Aim A: Reproduce the stretch of the credit union legal opinions passage from "For FCUs, NCUA’s" through "13-0244 Overseas Private Investment Corporation (OPIC)".
Aim B: Name every abbreviation that the credit union legal opinions passage spells out in parentheses, and give the full form of each.
Aim C: According to the credit union legal opinions passage, what citation supports the statement that OPIC is an agency of the United States?

Text provided:
The question, and NCUA’s answer, apply only to federal credit unions. State Chartered credit unions will look to their state field of membership rules for any questions about membership eligibility.
For FCUs, NCUA’s Chartering Manual provides “special” rules for FCUs serving low-income members. The rules permit the formation of associational groups for the sole purpose of making FCU membership available to low-income persons. In those cases, every member of the group must meet the low-income definition. However, if the FCU is a community charter is has the ability to serve all persons affiliated with the low-income community, regardless of whether the persons are themselves low-income. With respect to a group headquartered in the community, the FCU may serve the members of the group regardless of their income level so long as the group was not formed with the purpose of making credit union membership available.
OGC Legal Opinion 13-0244 Overseas Private Investment Corporation (OPIC)
NCUA was asked if federal credit unions (FCUs) could invest in obligations that are fully guaranteed by the Overseas Private Investment Corporation (OPIC). NCUA answered “YES” citing the Federal Credit Union Act Section 1757’s authorization of investments in “obligations, participations, securities, or other instruments of, or fully guaranteed as to principal and interest by any . . . agency of the United States.” See 12 U.S.C. §1757(7)(E). OPIC is an agency of the United States. See 22 U.S.C. §2191. Therefore obligations fully guaranteed by OPIC are permissible investments for FCUs.
NASCUS notes that currently NCUA’s investment rules do not apply to state-chartered natural person credit unions. Federally insured state-chartered credit unions would look to state law to determine the permissibility of investing in OPIC.
OGC Legal Opinion 13-0444 Electric Cooperatives
Legal Opinion 13-0444 deals with federal credit union (FCU) field of membership (FOM). It applies only to FCUs. State-charted credit unions should look to state law and regulation for any FOM questions.

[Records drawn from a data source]
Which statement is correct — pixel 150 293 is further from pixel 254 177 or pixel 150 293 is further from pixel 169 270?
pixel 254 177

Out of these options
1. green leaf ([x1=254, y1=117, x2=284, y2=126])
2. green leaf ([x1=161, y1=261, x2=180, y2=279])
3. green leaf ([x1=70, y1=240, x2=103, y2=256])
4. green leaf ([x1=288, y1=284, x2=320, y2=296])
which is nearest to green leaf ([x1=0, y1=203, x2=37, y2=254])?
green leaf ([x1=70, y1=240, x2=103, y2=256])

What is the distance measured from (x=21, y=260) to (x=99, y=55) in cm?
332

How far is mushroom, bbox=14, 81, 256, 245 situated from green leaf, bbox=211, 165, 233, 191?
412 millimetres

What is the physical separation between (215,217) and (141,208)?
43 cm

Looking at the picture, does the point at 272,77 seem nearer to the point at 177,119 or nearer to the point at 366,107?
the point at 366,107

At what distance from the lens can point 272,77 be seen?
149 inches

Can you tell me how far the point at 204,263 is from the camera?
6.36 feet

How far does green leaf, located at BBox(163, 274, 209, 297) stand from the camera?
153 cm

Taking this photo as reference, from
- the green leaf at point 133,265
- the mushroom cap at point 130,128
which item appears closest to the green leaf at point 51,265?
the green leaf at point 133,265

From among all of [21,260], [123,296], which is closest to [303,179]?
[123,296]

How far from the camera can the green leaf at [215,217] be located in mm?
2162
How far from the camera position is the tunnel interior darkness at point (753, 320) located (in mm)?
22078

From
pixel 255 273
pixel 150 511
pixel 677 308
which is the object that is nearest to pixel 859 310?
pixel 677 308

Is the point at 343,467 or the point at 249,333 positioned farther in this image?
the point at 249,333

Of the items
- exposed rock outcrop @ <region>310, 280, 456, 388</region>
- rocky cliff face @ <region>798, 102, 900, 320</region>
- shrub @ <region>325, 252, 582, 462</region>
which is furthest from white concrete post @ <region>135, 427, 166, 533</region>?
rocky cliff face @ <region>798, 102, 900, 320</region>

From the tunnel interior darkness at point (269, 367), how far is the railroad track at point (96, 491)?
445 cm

Written answer A:
For FCUs, NCUA’s Chartering Manual provides “special” rules for FCUs serving low-income members. The rules permit the formation of associational groups for the sole purpose of making FCU membership available to low-income persons. In those cases, every member of the group must meet the low-income definition. However, if the FCU is a community charter is has the ability to serve all persons affiliated with the low-income community, regardless of whether the persons are themselves low-income. With respect to a group headquartered in the community, the FCU may serve the members of the group regardless of their income level so long as the group was not formed with the purpose of making credit union membership available.
OGC Legal Opinion 13-0244 Overseas Private Investment Corporation (OPIC)

Written answer B:
FCU/FCUs: federal credit union(s)
OPIC: Overseas Private Investment Corporation
FOM: field of membership

Written answer C: 22 U.S.C. §2191